Photographing Fireworks Cheat Sheet
Published: June 29 2016
What better way is there to celebrate the 240th anniversary of the Continental Congress adopting the Declaration of Independence than to watch a spectacular aerial display of colorfully explosive (theoretically contained) pyrotechnics? Surely, there are already a bazillion pictures of fireworks popping off in the sky, but you don't feel like watching the actual show. You want to see it through your 3" LCD screen, shot by shot.
I kid, I kid. Taking pictures of fireworks is a lot of fun, but getting that perfect bouquet of exploding light isn't as easy as it looks. Equal in quantity to the amount of fireworks pictures are the amount of fireworks photography tutorials out there. I'm not going to reveal any groundbreaking tips that you won't find through a basic Google search, but if you somehow found yourself here, and are still scratching your head, fear not. Here is another one:
Get a darn tripod, and get a good spot. You're not going to get far by hand-holding the camera. If you can hold a camera during a second exposure without introducing motion blur, I'd like to shake your immaculately steady hand. Either way, if you want the typically pretty firework shot, you'll want something to keep it stable, like a darn tripod. I'm a fan of gorilla pods, because you can get very low with them; still not the most stable of options, but it's something. Pro-tip, and this usually accounts for everything: put down the corn dog and get there early. If you get there late, you're just asking for a crappy spot, shooting clouds of smoke in between trees and screaming children.
My advice is to go wide, anywhere from 35 downward. Think about it for a second, no, give it a couple more seconds...If you shoot with a 200 mm lens, you're going to get some abstract pictures for sure, but your friends on Facebook are probably going to think that you were on heavy medication over the break. Generally, you're going to want to shoot to crop when you frame up your potential masterpiece. Although my friend Content Aware Phil is great at filling in small gaps, he's still got a long way to go before he can fill a frame, because you thought the telephoto range was good for fireworks.
Probably should have gone a little wider...
Emphasis on the word CHOOSE...I don't want to hear "But, but, but my camera has a fireworks mode..." OK that's great. Go for it, and then tell me how it's no different from any other scene mode. This is America. Your figurative gran’pappy fought for the right to choose exposure settings, so you best do just that.
Here's a list of things to set manually:
- Focus - Switch off auto, as it will only be searching for nothing in the dark with its poor AF assist beam. Set it to infinity instead. Set it and forget it!
- ISO - You'll probably want a lower ISO around 100-200. This prevents highlights from blowing out too much, and allows longer exposures without getting too much gain and unattractive noise in the dark parts of the frame.
- Aperture - A good baseline is f/8, but since you want a longer exposure, and probably want some depth of field, don't limit yourself.
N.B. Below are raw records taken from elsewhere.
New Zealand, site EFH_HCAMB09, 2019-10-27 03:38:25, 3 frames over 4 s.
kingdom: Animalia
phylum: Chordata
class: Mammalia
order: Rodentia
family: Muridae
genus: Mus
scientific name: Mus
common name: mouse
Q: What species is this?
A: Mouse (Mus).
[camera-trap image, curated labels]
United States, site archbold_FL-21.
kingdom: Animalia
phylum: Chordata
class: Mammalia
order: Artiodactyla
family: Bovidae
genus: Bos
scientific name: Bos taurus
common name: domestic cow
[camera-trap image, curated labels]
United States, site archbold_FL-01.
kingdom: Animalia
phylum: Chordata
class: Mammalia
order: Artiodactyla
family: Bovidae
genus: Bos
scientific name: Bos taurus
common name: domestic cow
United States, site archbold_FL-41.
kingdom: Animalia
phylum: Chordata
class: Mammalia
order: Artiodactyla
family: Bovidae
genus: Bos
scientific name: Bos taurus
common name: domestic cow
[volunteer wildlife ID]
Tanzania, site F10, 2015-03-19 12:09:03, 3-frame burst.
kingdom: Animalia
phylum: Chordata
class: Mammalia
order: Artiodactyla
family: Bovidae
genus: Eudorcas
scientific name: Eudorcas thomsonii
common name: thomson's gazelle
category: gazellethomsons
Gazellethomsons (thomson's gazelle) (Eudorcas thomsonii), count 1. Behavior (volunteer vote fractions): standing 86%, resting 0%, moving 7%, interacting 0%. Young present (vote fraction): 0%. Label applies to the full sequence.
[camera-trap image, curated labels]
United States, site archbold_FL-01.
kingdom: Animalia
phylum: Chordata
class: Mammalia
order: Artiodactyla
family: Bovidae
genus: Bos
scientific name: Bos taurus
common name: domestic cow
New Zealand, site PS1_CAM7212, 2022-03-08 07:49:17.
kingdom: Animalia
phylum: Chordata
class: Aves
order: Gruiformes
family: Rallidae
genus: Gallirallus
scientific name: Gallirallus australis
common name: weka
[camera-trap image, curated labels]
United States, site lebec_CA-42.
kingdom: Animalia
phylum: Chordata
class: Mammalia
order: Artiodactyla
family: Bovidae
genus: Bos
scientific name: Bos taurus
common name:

- Shutter Speed - Here's probably the most important thing you'll have to mess with. You can set the set shutter speed to around one second, give or take...of course, this all depends on the ISO and aperture you chose, the intensity of light coming off the fireworks, and the amount of light pollution around...you might need to tweak it a little. A great way to play around with shutter speeds is to use the ominous Bulb Mode. This just means that your exposure is as long as you hold the shutter down. The trick is pressing the shutter down before it goes off, and releasing it when the burst is at its peak. Holding the shutter down longer means more pretty trails, but can also mean catching smoke. While this is a fun way to experiment, pressing down on the shutter can introduce shake...If only there was a device that allowed you to trigger the shutter remotely...
A remote is the perfect way to avoid shaking the heck out of your camera while mashing your finger on the shutter. This can potentially keep you off the ground, and it might even allow you to enjoy the show during exposure. If you don't have one, a good way to prevent shake is to use a short timer to delay the camera taking the picture. This might slow down the process, but hey, it's better than nothing.
Obtaining the ideal fireworks shot that can double as a desktop background is great and all, but everyone out there is trying to do that...Why not attempt something a little different? While the camera is exposing, you can try to carefully zoom the lens in or out to create that dramatic zooming blur. You can do it fast for a quick ghosting or throughout the whole exposure to make it look like you're warping through space at ludicrous speed.
If you're looking for a way to make your fireworks stand out a little more subtly, you can try out focus blurring. Since you have your focus manually, just rotate the ring while it's exposing to create trippy color effects. It almost looks like you're looking through a kaleidoscope. Hopefully, it's the camera, and not the punch you drank.
There are also means of combining two or more images into one, either in camera or out. It's a lot easier to do it in post, but note that most DSLRs do have a multiple exposure setting, should you want to experiment. Combining images is a lot of fun, and is worth a whole tutorial in itself.
One last tip is to practice some sort of safety. Whether it be at your local town park or in your backyard, always use precaution, and be quick on those toes. No one wants to explain why they only have one eyebrow...
Hope y'all have a fun and safe Independence Day!